Sound-Absorption Properties of Materials Made of Esparto Grass Fibers

1
Institute of Acoustics, University Austral of Chile, PO Box 567, Valdivia 5090000, Chile
2
Centro de Tecnologías Físicas, Universitat Politècnica de València, EPS Gandia, C/Paranimf, 1, Grao de Gandia, 46730 Valencia, Spain
3
Universitat Politècnica de València, EPS Gandia, C/Paranimf, 1, Grao de Gandia, 46730 Valencia, Spain
*
Author to whom correspondence should be addressed.
Sustainability 2020, 12(14), 5533; https://doi.org/10.3390/su12145533
Received: 30 March 2020 / Revised: 3 July 2020 / Accepted: 4 July 2020 / Published: 9 July 2020
(This article belongs to the Special Issue Sustainable Acoustic Materials)

Abstract

Research on sound-absorbing materials made of natural fibers is an emerging area in sustainable materials. In this communication, the use of raw esparto grass as an environmentally friendly sound-absorbing material is explored. Measurements of the normal-incidence sound-absorption coefficient and airflow resistivity of three different types of esparto from different countries are presented. In addition, the best-fit coefficients for reasonable prediction of the sound-absorption performance by means of simple empirical formulae are reported. These formulae require only knowledge of the airflow resistivity of the fibrous material. The results presented in this paper are an addition to the characterization of available natural fibers to be used as alternatives to synthetic ones in the manufacturing of sound-absorbing materials.
Keywords: sound absorption; esparto; natural fibers; acoustic materials sound absorption; esparto; natural fibers; acoustic materials

1. Introduction

The use of sound-absorbing materials is one of the main engineering approaches used to control environmental noise [1]. Sound-absorbing materials are usually porous and are being used increasingly in the reduction of reverberant noise in buildings and as constituents of commercially available noise-isolation composites in several applications. Since the use of asbestos fiber was prohibited in the 1970s [2], the main materials employed for noise control have been made of glass and mineral fibers. However, the disposal of these kinds of fibrous materials in landfills has become an environmental challenge. They are difficult to recycle, their burning causes toxic fumes emission, and their industrial production requires large amounts of energy, which increases the emission of carbon dioxide, methane, and nitrous oxide into the atmosphere. Thus, several countries have included the concept of green building materials in their legislation in order to favor the use of environmentally friendly materials, less contaminating processes, and recycled products [3].
The development of acoustical materials based on renewable resources as viable alternatives to mineral wool, fiberglass, and other synthetic fibers has received much attention, in particular in automotive applications [4]. Recent research has been devoted to the use of natural fibers for manufacturing sound-absorbing eco-materials, including vegetal and animal fibers [5,6,7,8,9,10,11,12,13,14,15,16,17,18,19,20,21,22,23,24,25,26,27,28,29]. In general, natural fibers are biodegradable and their processing can be made more economical and environmentally friendly.
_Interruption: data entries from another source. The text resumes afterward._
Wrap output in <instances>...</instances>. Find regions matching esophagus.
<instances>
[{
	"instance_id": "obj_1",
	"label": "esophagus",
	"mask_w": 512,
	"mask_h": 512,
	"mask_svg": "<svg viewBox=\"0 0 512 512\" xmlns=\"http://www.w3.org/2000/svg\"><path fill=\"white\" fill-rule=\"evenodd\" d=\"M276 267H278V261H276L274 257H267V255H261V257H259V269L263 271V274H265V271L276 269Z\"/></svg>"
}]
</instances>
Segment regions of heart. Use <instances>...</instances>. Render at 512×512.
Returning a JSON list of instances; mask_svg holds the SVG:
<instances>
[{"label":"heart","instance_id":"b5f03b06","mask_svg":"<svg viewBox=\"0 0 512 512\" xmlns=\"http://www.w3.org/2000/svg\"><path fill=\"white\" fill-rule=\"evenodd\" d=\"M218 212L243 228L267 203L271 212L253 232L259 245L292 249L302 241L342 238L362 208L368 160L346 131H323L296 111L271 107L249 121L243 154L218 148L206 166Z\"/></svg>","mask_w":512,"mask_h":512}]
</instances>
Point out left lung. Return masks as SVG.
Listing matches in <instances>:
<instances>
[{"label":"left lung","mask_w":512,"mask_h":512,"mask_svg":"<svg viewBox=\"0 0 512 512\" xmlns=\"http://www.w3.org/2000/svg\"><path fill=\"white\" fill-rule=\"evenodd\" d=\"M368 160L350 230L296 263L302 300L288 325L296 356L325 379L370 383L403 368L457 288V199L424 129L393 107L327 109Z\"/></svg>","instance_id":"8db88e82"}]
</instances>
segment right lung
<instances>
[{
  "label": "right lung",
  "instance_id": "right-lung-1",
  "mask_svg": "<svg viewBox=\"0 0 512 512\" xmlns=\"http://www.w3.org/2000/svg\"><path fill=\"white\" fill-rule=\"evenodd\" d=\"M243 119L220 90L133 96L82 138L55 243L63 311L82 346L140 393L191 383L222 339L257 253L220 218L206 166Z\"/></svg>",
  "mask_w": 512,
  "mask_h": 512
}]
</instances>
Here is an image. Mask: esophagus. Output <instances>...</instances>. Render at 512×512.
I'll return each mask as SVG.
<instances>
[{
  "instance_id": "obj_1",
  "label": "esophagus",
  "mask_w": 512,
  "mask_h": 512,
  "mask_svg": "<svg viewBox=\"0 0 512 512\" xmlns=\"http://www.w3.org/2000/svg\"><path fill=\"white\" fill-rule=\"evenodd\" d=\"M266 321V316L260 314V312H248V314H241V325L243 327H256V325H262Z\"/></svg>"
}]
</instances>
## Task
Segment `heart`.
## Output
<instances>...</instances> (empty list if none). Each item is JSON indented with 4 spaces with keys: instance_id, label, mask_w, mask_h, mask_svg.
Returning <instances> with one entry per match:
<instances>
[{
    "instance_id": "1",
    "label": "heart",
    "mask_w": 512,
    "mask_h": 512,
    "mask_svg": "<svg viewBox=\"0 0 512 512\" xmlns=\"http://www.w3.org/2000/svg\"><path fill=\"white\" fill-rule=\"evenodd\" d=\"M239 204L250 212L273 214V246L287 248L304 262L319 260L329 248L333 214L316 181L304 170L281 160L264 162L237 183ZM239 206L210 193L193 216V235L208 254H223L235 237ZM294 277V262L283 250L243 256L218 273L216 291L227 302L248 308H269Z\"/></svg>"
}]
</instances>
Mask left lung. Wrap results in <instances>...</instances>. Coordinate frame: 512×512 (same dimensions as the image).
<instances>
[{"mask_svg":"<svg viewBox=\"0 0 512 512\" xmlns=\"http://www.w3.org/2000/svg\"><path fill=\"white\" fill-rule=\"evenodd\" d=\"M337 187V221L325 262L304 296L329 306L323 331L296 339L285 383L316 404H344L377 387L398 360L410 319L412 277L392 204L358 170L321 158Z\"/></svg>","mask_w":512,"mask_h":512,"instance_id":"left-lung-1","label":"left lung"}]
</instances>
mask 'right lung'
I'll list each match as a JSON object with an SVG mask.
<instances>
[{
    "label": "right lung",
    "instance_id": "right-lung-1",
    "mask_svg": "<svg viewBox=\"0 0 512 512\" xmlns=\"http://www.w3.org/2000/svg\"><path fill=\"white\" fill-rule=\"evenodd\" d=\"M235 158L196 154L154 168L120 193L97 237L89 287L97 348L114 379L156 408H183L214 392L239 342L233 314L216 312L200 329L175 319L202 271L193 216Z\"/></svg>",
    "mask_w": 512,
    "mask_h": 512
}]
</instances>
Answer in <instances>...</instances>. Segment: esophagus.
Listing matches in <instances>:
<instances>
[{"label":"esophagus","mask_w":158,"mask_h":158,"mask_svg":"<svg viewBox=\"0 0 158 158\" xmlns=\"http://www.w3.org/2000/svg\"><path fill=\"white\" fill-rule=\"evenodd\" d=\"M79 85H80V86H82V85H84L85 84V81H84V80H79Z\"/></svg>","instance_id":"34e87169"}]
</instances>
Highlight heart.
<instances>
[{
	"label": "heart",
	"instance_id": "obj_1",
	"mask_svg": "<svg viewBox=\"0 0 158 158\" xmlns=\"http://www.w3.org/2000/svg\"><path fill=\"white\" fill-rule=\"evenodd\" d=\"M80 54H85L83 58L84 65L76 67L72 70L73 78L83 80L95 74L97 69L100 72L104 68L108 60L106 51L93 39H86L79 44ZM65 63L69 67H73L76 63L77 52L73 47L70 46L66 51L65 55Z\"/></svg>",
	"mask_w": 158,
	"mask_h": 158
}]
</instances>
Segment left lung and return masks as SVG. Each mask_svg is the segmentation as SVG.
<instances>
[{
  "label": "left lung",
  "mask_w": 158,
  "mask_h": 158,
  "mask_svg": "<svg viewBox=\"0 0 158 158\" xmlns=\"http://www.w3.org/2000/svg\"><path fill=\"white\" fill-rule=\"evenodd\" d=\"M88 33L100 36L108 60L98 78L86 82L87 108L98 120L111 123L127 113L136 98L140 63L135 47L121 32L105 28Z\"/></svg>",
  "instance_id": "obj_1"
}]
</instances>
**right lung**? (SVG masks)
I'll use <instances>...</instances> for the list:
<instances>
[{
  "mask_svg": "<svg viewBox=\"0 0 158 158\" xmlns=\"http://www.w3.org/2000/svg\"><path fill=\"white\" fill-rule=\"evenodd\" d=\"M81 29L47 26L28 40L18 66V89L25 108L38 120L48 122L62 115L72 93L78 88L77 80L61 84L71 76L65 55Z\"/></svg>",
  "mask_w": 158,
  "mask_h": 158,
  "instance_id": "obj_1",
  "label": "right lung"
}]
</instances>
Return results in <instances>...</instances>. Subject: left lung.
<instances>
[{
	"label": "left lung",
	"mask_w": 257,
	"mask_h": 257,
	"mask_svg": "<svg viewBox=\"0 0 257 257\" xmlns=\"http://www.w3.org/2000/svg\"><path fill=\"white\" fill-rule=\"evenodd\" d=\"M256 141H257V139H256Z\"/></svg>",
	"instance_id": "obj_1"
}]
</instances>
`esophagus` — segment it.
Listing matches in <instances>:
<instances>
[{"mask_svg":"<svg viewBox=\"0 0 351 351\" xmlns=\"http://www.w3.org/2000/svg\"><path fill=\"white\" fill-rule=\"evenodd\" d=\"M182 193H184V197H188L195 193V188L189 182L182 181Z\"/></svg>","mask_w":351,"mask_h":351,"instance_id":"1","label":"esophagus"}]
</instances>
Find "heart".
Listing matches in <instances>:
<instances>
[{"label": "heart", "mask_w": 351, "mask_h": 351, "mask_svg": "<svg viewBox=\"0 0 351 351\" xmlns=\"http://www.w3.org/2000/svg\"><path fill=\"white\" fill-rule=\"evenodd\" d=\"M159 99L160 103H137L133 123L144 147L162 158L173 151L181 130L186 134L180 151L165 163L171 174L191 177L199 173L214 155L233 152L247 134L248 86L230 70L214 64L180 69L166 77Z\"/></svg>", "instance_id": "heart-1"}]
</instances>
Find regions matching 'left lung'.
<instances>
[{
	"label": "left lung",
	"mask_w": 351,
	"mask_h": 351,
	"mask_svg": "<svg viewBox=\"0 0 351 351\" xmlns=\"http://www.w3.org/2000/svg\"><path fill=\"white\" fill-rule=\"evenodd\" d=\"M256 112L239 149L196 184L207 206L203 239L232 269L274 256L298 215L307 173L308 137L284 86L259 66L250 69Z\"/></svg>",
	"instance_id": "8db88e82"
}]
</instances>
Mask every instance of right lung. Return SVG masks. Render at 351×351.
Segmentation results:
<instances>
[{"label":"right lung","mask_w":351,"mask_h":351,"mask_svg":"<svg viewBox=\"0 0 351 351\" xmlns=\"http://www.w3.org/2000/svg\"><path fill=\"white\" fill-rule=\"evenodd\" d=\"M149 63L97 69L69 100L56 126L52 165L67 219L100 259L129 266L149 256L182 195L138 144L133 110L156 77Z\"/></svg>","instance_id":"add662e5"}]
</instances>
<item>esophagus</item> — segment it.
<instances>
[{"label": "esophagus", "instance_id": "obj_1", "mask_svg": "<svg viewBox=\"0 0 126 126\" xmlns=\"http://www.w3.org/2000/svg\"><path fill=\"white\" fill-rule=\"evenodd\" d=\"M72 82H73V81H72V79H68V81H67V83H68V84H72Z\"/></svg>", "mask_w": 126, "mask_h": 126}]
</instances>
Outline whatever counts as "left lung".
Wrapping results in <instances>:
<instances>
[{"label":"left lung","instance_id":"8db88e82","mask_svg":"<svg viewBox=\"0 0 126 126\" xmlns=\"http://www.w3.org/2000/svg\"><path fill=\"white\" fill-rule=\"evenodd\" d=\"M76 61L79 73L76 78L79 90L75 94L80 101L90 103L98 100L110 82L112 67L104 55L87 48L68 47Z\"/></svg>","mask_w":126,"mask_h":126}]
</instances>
Natural fibers have also proven to be safer to human health compared with most mineral synthetic fibers since they do not require handling precautions.
Studies of the use of natural fibers to manufacture sound-absorption materials can be divided into two types: those that explore the use of raw fibers and those that consider the effect of adding fibers to polymer matrices to produce sound-absorbing composite materials. The latter are usually called biocomposites and these have been comprehensively reviewed by several authors [5,6].
Asdrubali et al. [7] have presented a review of the research developed on acoustical materials made of natural fibers and recyclable materials. Berardi and Iannace [8] have also reviewed the literature regarding the sound-absorption properties of some natural fibers, including kenaf, wood, hemp, coconut, cork, cane, cardboard, and sheep wool. Acoustic properties of bio luffa samples have been evaluated by Koruk and Genk [9]. Tea leaf waste has also been used to make a sound-absorbing material with a low carbon footprint [10]. The sound-absorption properties of environmentally friendly panels made of coir fiber from coconut husk bonded with adhesive have been studied both experimentally and theoretically by Fouladi et al. [11,12]. Coconut husk and palm leaf have also been investigated by other authors [13,14].
Several other natural fibers suitable as bases for sound-absorption materials have been reported in the literature, such as sisal [15], ramie [16], corn husk [17], broom fibers [18], kenaf [19], bamboo [20], bagasse [21], fique [22], straw and cane [23], oil palm empty bunch [24], coir and date palm [25], pineapple leaf [26], coffee waste [27], flax [28], and chicken feathers [29], among others. These researchers have reported the acoustic performance of different combinations of densities and thicknesses of both the fibers and the resulting bulk materials. The effects produced by the addition of an air space behind the samples have also been noted. Most of these natural materials exhibited very good sound-absorption properties in the middle- and high-frequency range (above 500–1000 Hz), and their sound-absorption values are comparable with commercial materials made of mineral fibers.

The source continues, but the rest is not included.